The type coercion behavior during inserts deserves attention. For columns with types that have multiple valid Python representations - UUID, IPv4Address, Decimal - the library inspects the first non-None value in each column to determine how to serialize the entire column. If you have a mixed-type column where the first row is None and subsequent rows are actual UUID objects, the library may fall back to string serialization and fail silently or raise confusing errors. Always keep Python-side types consistent within a batch.

Connection pooling defaults work for most scenarios, but if you're running many concurrent threads against the same client, you may see urllib3 pool exhaustion. The client's internal pool handles 8 connections by default. For a multi-threaded web application with heavy ClickHouse usage, consider either configuring a larger pool or creating one client per worker thread.

For ClickHouse Cloud specifically: the HTTP endpoint enforces TLS, and connections that are idle for a few minutes will be reset. Clients that hold connections open in a connection pool across long idle periods will get a broken pipe on the next request. clickhouse-connect handles reconnection automatically on the next query, so this usually surfaces only as a logged warning rather than a hard failure - but it's worth knowing when reading logs.

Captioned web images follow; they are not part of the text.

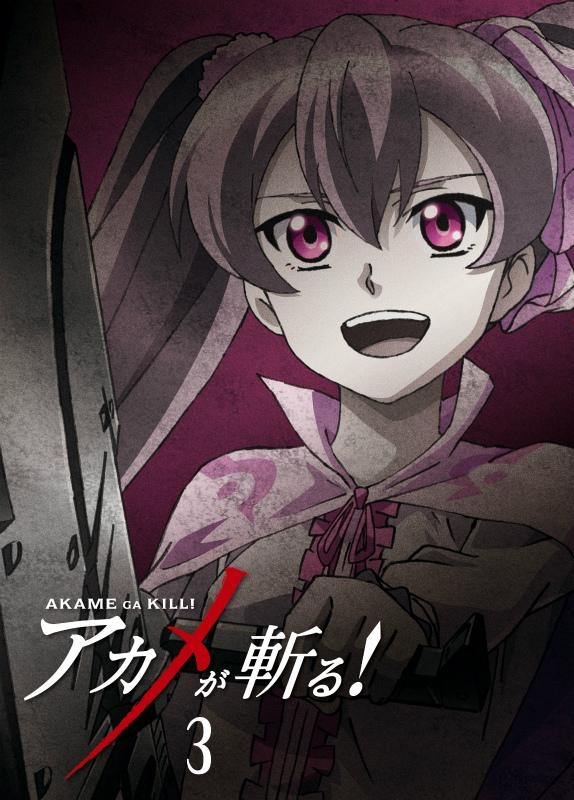 【Blu-ray】TV アカメが斬る! vol.3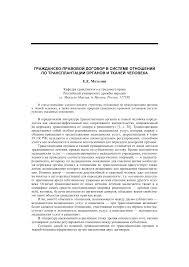 Гражданско правовой договор в системе отношений по трансплантации  Показать еще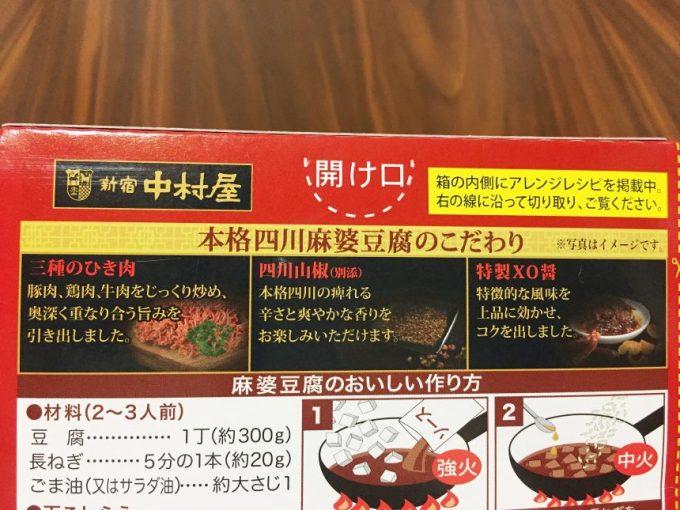 中村屋、コクと旨み、ひろがる麻婆豆腐のうまさポイント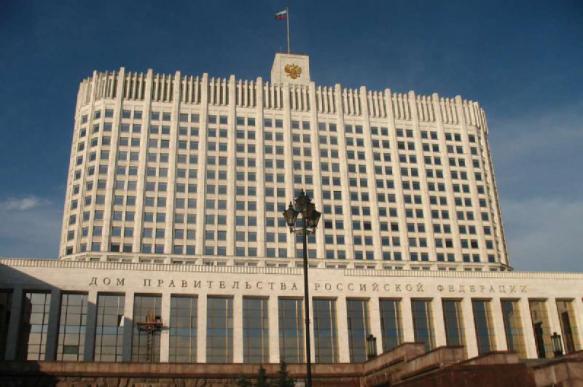 Состав нового правительства России объявят не позднее 21 января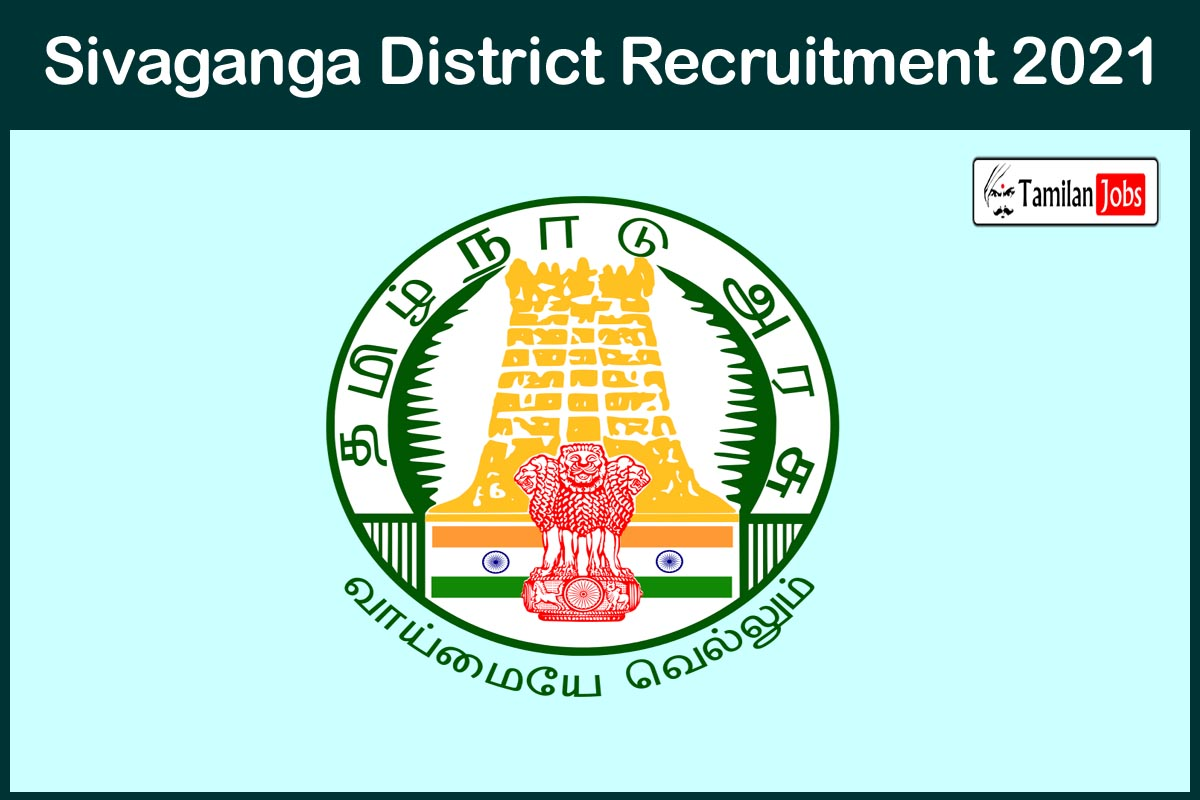 Sivaganga District Recruitment 2021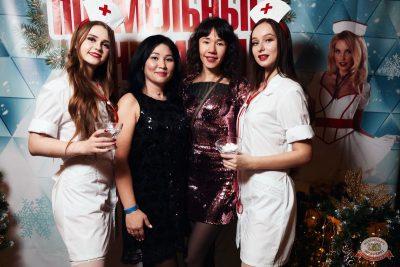 Похмельные вечеринки, 2 января 2020 - Ресторан «Максимилианс» Тюмень - 32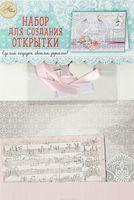 """Набор для скрапбукинга """"Свадебная открытка"""""""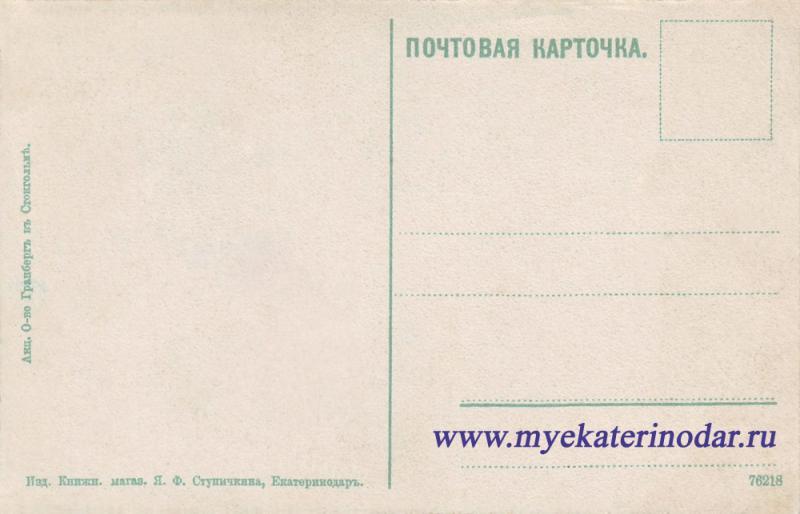 Адресная сторона. Екатеринодар. 1913 год. Издание Ступичкина, тип 1, цвет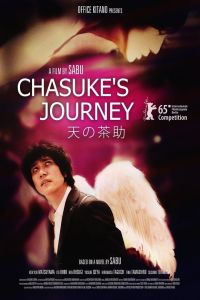 Chasuke's Journey film poster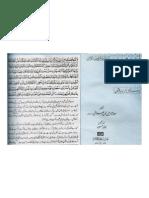نکاح متعہ اور کتب اہل سنت Mutaá or Temporary Marriage in Sunni Books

clickhouse-driver remains the better option if you need the native binary protocol - for example, when streaming very large result sets where the HTTP overhead adds up, or when connecting to a self-managed cluster on a private network where the native port is already open. Its async story is less mature: the asynch library provides a native-protocol asyncio driver, but it's a separate project and not officially supported by ClickHouse, Inc. For anything touching ClickHouse Cloud, clickhouse-connect is the path of least resistance.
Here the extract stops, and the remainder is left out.